Quote the records below word for word.

════════

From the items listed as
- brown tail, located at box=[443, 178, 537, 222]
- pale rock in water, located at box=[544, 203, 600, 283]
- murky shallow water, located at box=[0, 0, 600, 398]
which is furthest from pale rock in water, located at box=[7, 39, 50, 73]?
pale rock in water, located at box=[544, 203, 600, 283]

════════

Expected answer
From the items listed as
- brown tail, located at box=[443, 178, 537, 222]
- pale rock in water, located at box=[544, 203, 600, 283]
- murky shallow water, located at box=[0, 0, 600, 398]
which is furthest from pale rock in water, located at box=[7, 39, 50, 73]?
pale rock in water, located at box=[544, 203, 600, 283]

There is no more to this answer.